Frage an Brigitte Zypries von Stefan H. bezüglich Recht
Sehr geehrte Frau Zypries,
ich zweifle langsam an der Kompetenz unserer Bundesorgane wie Bundesparlament und Bundesrat.
Wer, bitte schön, hat eigentlich eine Ahnung von den Änderungen, die durch den sogenannten "Hackerparagraphen" beschlossen worden sind?
Wenn schon nicht ein Heer von Programmieren (ganz Microsoft), IT-Spezialisten und Unternehmensberatern Software so gestalten kann, dass keine Sicherheitslöcher mehr enthalten sind!
Und jetzt kommen in dieser Frage völlig unbeleckte Politker (siehe Kinderreporter: Nennen Sie ein paar Browser!) und beschließen etwas, von dem sie überhaupt keine Ahnung haben und machen hart arbeitenden IT-Security-Leuten das Leben schwer, bzw. erteilen ein faktisches Berufsverbot.
Wie vertreten Sie eine solche Handlungsweise?
Mit freundlichen Grüßen,
Dipl-Ing.
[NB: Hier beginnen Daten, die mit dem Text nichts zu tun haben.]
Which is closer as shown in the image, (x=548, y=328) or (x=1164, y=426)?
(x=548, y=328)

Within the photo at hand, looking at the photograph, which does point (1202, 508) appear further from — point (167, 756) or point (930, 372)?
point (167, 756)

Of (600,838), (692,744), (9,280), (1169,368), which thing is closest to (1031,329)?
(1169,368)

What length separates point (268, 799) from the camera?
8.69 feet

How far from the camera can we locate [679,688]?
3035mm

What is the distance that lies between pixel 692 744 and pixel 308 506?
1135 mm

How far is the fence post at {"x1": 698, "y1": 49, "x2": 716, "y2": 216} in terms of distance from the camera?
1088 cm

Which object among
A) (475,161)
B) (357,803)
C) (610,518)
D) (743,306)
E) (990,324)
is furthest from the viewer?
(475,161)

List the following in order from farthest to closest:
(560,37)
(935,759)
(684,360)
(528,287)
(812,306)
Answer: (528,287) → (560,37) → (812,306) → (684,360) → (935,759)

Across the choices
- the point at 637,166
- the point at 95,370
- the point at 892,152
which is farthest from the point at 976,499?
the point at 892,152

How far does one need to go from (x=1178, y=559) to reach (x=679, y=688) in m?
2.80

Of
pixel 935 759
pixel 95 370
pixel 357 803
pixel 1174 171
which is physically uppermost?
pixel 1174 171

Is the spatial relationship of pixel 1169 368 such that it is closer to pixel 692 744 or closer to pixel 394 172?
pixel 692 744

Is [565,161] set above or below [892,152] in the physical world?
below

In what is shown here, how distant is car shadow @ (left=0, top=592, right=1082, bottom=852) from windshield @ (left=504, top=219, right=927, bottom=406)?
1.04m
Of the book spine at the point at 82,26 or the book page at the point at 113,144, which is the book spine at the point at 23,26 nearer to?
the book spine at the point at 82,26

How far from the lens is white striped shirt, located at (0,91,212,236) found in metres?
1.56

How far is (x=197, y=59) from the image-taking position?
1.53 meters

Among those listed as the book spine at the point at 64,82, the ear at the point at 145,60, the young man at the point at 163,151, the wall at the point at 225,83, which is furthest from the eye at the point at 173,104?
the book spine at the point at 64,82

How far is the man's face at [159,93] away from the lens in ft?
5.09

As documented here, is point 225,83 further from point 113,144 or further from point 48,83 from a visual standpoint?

Stefan Hummelt
Sehr geehrter Herr Hummelt,
leider sind in der Öffentlichkeit unzutreffende Informationen über den neuen Straftatbestand in § 202c des Strafgesetzbuches (StGB) verbreitet worden, mit dem bestimmte Vorbereitungshandlungen zu Computerstraftaten unter Strafe gestellt werden. Dieser Straftatbestand erfasst selbstverständlich nicht die Arbeit von IT-Spezialisten, die im Auftrag ihres Unternehmens oder anderer Unternehmen IT-Sicherheitsprüfungen durchführen.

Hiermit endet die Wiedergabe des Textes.